# [Dataset extract]

⟨

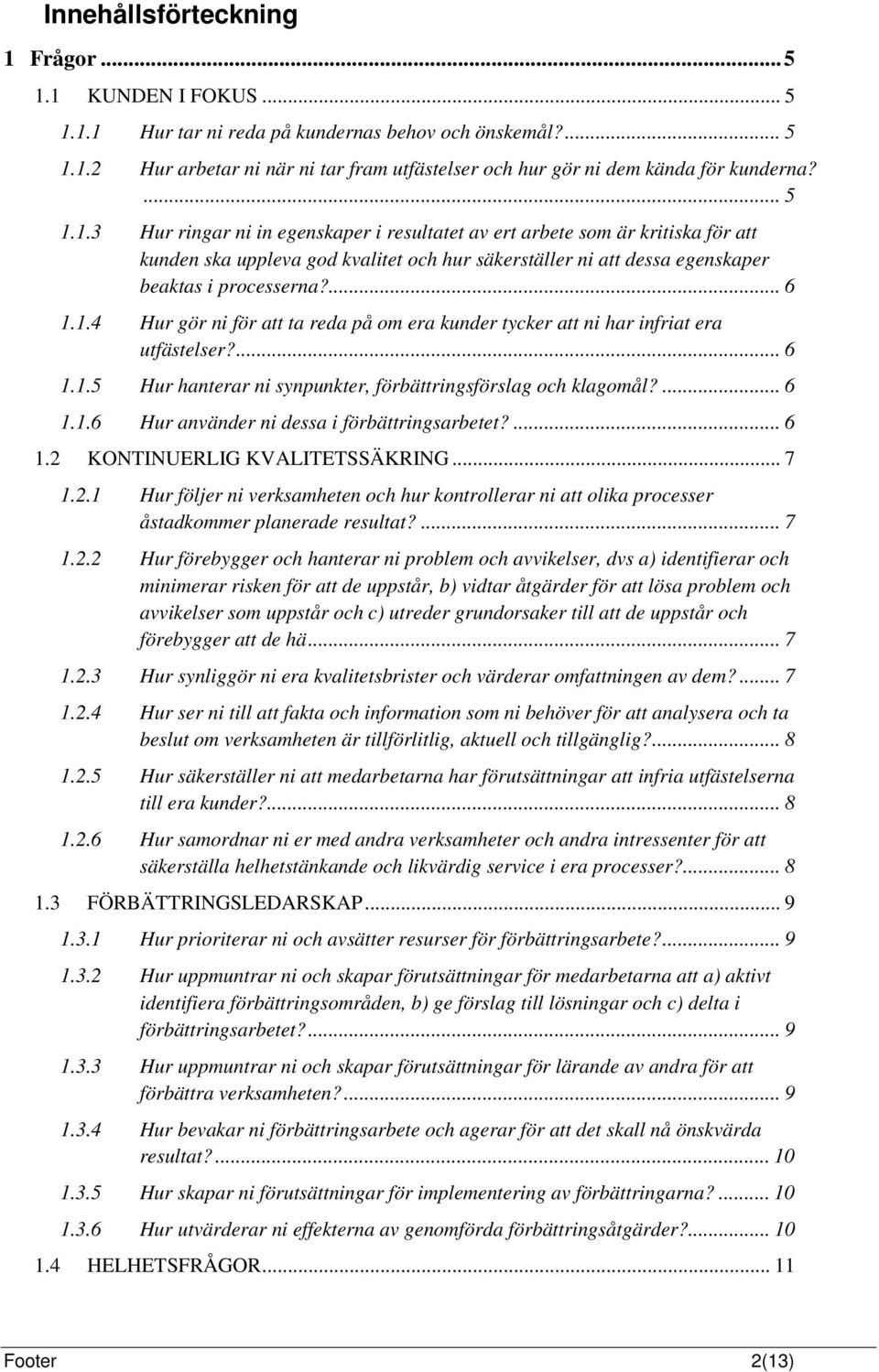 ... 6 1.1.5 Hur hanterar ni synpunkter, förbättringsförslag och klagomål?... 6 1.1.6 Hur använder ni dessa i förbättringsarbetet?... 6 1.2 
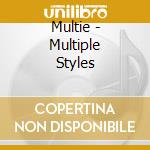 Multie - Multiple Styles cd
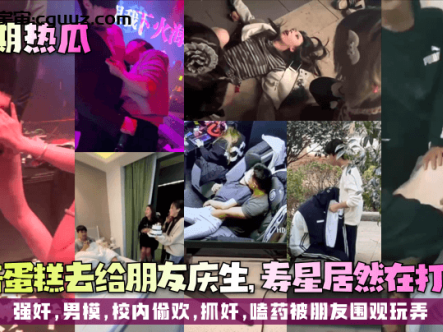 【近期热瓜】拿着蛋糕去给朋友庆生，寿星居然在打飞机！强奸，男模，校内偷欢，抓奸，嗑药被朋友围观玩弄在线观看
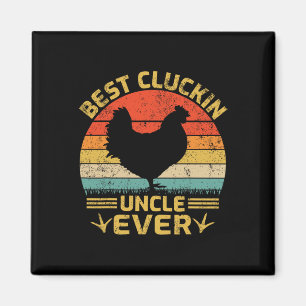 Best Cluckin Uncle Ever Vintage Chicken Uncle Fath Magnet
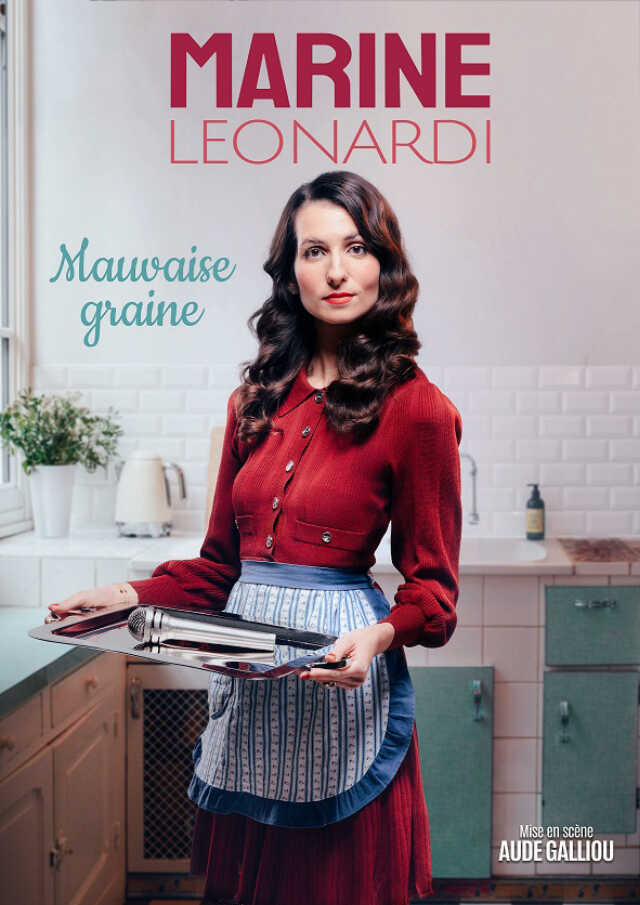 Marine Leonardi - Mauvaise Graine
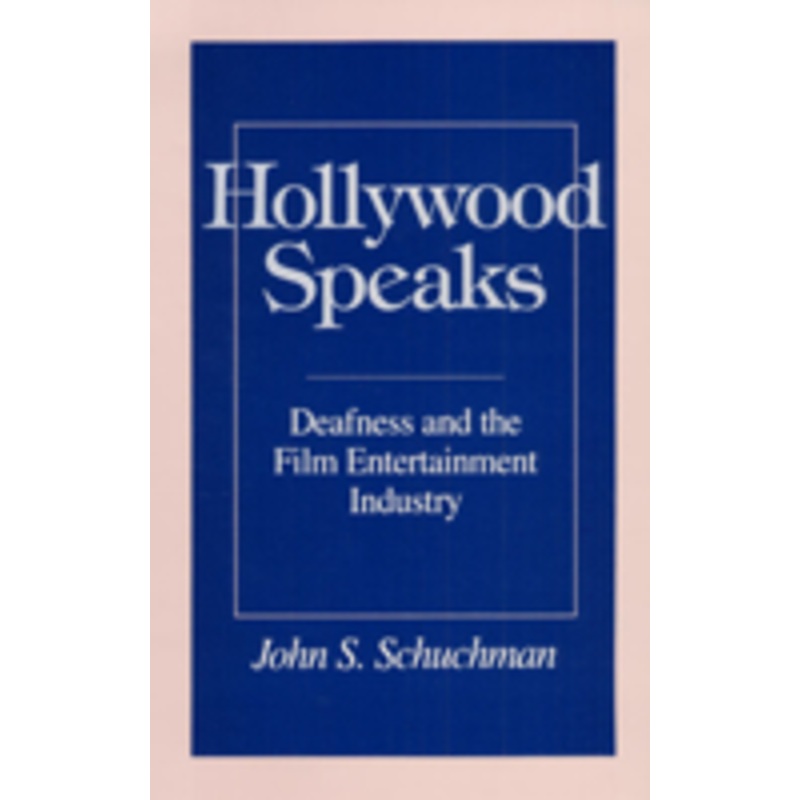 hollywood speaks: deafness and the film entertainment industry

⟩

# [What to do]
Please copy every line of the material above word for word, leaving out the pictures.

# [Solution for this exercise]
 ... 6 1.1.5 Hur hanterar ni synpunkter, förbättringsförslag och klagomål?... 6 1.1.6 Hur använder ni dessa i förbättringsarbetet?... 6 1.2 
 Multie - Multiple Styles cd
 【近期热瓜】拿着蛋糕去给朋友庆生，寿星居然在打飞机！强奸，男模，校内偷欢，抓奸，嗑药被朋友围观玩弄在线观看
 Best Cluckin Uncle Ever Vintage Chicken Uncle Fath Magnet
 Marine Leonardi - Mauvaise Graine
 hollywood speaks: deafness and the film entertainment industry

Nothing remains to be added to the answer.